To do> Gather every line in the entries below that contains the word "left".

____________________

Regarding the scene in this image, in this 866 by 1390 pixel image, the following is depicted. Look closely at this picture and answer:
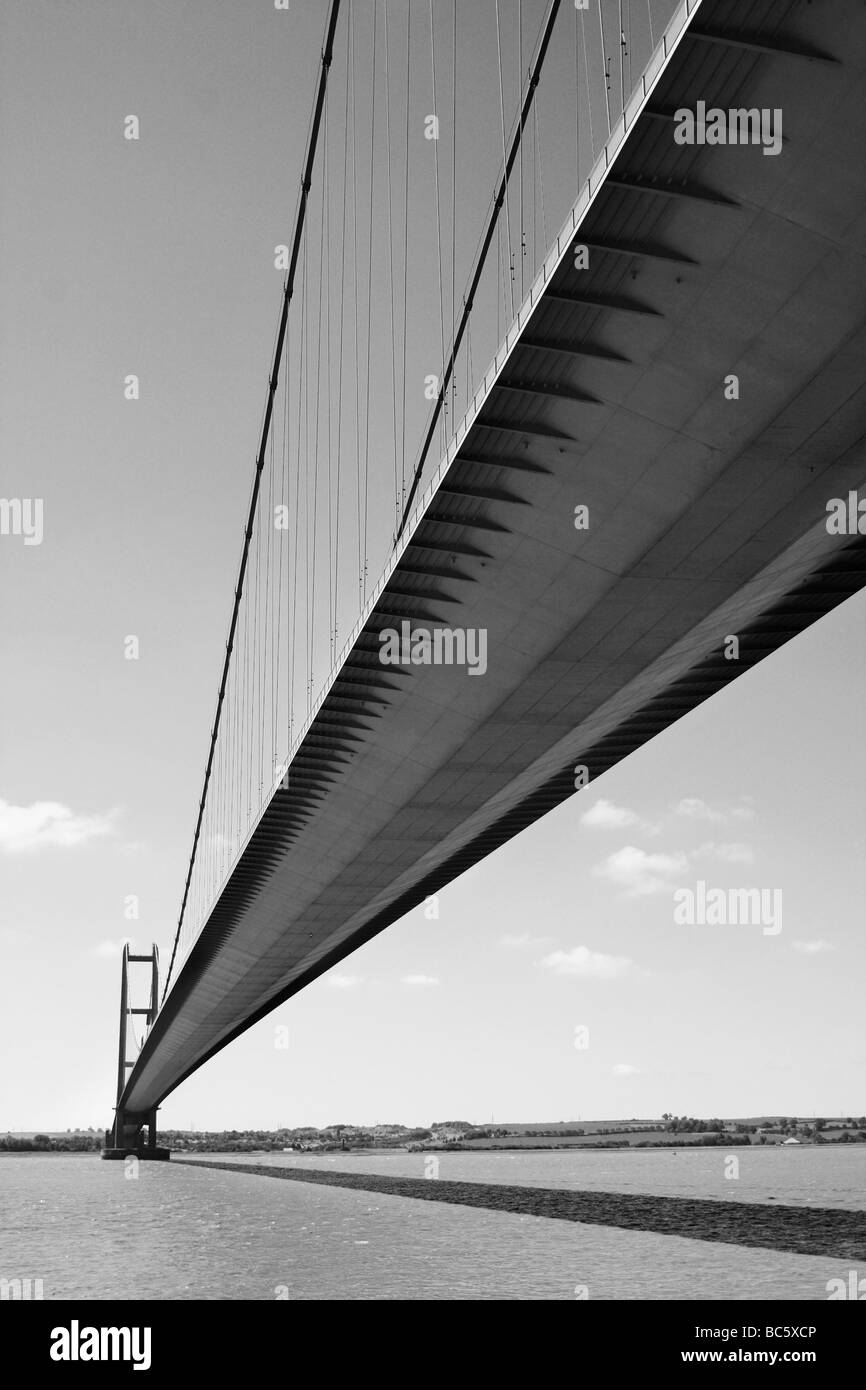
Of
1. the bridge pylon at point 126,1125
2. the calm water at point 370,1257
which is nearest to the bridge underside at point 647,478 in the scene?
the calm water at point 370,1257

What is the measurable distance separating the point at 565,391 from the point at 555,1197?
3930 centimetres

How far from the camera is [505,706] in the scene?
2084 centimetres

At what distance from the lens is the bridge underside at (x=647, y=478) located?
367 inches

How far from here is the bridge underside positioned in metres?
9.31

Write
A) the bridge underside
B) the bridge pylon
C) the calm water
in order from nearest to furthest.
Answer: the bridge underside, the calm water, the bridge pylon

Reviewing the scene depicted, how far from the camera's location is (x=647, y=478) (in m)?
13.8

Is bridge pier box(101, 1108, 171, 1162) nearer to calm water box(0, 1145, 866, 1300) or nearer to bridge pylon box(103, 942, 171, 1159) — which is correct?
A: bridge pylon box(103, 942, 171, 1159)

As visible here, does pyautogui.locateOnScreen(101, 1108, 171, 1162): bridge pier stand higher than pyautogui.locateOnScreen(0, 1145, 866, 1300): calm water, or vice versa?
pyautogui.locateOnScreen(0, 1145, 866, 1300): calm water

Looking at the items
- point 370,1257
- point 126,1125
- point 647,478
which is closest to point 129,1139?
point 126,1125

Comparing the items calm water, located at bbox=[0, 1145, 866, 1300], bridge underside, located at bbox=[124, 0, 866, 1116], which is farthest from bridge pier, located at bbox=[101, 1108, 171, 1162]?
bridge underside, located at bbox=[124, 0, 866, 1116]

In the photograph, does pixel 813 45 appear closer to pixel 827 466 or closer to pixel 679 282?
pixel 679 282

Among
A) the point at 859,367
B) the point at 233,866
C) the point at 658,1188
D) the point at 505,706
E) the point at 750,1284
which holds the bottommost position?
the point at 658,1188

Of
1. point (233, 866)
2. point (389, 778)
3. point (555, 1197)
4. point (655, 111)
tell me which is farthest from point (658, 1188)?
point (655, 111)

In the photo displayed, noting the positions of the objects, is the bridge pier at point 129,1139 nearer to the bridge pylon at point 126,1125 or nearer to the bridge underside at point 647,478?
the bridge pylon at point 126,1125
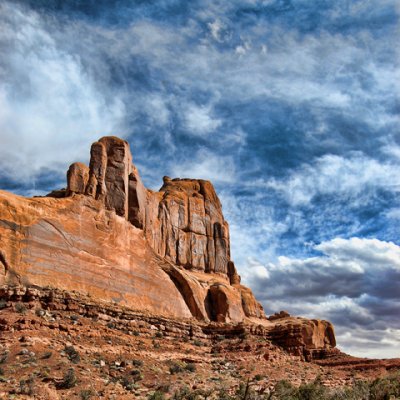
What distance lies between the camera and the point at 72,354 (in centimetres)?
2997

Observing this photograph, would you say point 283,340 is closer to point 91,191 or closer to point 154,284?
point 154,284

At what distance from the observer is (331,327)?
76.1 meters

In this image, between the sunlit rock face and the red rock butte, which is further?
the sunlit rock face

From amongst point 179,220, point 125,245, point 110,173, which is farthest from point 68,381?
point 179,220

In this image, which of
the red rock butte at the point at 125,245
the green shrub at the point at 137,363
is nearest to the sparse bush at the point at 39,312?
the red rock butte at the point at 125,245

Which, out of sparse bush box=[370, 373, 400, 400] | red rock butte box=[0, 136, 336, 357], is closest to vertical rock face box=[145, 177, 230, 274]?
red rock butte box=[0, 136, 336, 357]

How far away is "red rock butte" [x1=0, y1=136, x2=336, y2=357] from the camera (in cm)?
3638

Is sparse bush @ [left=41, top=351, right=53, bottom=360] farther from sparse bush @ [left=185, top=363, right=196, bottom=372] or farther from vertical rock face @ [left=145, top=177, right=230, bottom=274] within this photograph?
vertical rock face @ [left=145, top=177, right=230, bottom=274]

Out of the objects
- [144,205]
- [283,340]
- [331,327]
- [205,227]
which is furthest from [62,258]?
[331,327]

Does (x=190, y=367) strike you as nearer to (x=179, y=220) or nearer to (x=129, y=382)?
(x=129, y=382)

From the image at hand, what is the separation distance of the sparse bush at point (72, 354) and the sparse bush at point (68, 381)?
8.79 ft

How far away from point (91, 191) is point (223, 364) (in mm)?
16706

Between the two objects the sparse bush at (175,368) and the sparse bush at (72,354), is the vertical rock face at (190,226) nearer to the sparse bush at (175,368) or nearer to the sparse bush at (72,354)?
the sparse bush at (175,368)

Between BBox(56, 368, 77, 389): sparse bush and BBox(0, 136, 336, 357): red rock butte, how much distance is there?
9.48 meters
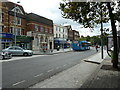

____________________

Output>
Is sparse bush @ [left=41, top=351, right=53, bottom=360] farther from sparse bush @ [left=185, top=363, right=196, bottom=372] or farther from vertical rock face @ [left=145, top=177, right=230, bottom=274] within this photograph?
vertical rock face @ [left=145, top=177, right=230, bottom=274]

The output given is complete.